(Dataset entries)
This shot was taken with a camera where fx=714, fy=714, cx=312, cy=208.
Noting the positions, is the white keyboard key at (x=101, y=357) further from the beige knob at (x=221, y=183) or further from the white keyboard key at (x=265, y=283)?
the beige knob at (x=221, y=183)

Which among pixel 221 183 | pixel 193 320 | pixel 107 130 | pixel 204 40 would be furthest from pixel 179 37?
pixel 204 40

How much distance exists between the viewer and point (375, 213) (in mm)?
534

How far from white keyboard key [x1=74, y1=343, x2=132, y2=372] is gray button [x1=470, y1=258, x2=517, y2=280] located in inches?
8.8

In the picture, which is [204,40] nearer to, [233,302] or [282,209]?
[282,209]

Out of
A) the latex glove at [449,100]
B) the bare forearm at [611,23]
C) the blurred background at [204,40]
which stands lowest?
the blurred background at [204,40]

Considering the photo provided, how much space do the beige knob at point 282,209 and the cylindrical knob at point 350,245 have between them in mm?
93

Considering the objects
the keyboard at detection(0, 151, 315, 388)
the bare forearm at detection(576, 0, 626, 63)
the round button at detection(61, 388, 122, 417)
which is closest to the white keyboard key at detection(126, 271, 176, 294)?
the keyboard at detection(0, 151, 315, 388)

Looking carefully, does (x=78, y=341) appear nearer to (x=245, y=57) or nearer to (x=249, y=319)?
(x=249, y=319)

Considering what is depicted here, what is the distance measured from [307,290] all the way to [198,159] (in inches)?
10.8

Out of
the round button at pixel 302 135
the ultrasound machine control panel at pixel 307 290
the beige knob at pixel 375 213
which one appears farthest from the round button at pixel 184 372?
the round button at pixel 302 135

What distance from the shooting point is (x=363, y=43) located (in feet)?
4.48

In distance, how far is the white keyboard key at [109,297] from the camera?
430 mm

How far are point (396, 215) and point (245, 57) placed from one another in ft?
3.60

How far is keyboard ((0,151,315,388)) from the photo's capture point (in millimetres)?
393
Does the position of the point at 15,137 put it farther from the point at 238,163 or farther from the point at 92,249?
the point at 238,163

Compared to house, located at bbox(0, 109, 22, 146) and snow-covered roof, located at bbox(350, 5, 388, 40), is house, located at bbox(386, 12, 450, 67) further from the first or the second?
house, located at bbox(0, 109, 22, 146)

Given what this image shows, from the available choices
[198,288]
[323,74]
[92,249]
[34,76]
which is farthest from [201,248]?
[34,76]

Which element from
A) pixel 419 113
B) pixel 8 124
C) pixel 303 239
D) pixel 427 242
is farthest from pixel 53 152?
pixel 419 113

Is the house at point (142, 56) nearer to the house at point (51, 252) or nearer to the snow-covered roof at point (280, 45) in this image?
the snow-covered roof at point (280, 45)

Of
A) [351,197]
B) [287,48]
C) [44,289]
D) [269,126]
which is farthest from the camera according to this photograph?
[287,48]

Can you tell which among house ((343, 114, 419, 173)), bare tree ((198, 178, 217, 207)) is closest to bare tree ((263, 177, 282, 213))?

# [Aim of the exercise]
Convert the items from the line containing "Is the house" through the end of the items into a Markdown table with the columns Row and Text, omitting blank lines.

# [Exercise solution]
| Row | Text |
|---|---|
| 1 | Is the house at point (142, 56) nearer to the house at point (51, 252) or nearer to the snow-covered roof at point (280, 45) in this image? |
| 2 | the snow-covered roof at point (280, 45) |
| 3 | Of |
| 4 | A) [351,197] |
| 5 | B) [287,48] |
| 6 | C) [44,289] |
| 7 | D) [269,126] |
| 8 | which is farthest from the camera according to this photograph? |
| 9 | [287,48] |
| 10 | Can you tell which among house ((343, 114, 419, 173)), bare tree ((198, 178, 217, 207)) is closest to bare tree ((263, 177, 282, 213))? |